- _Objective_: Render each of the rows below as a numbered list, leaving out any blank lines.

- _Given entries_:
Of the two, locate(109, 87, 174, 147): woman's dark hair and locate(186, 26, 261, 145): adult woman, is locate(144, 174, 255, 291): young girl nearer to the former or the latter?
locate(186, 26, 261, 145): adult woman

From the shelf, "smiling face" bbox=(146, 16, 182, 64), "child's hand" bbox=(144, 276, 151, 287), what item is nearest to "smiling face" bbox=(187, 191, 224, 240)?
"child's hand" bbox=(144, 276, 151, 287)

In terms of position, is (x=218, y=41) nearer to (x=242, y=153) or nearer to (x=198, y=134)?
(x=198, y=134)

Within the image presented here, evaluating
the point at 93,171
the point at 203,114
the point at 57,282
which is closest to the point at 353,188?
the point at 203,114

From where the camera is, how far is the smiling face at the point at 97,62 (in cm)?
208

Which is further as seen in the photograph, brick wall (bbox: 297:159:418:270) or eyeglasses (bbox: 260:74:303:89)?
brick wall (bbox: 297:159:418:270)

- _The completed task_:
1. Of the two, locate(109, 87, 174, 147): woman's dark hair and locate(186, 26, 261, 145): adult woman, is locate(144, 174, 255, 291): young girl nearer to the former or the latter?
2. locate(186, 26, 261, 145): adult woman
3. From the shelf, "smiling face" bbox=(146, 16, 182, 64), "child's hand" bbox=(144, 276, 151, 287), what item is nearest to "smiling face" bbox=(187, 191, 224, 240)?
4. "child's hand" bbox=(144, 276, 151, 287)
5. In terms of position, is (x=218, y=41) nearer to (x=242, y=153) or nearer to (x=198, y=134)?
6. (x=198, y=134)
7. Within the image presented here, evaluating
8. the point at 93,171
9. the point at 203,114
10. the point at 57,282
11. which is closest to the point at 353,188?
12. the point at 203,114
13. From where the camera is, how far is the smiling face at the point at 97,62 (in cm)?
14. 208
15. Which is further as seen in the photograph, brick wall (bbox: 297:159:418:270) or eyeglasses (bbox: 260:74:303:89)?
16. brick wall (bbox: 297:159:418:270)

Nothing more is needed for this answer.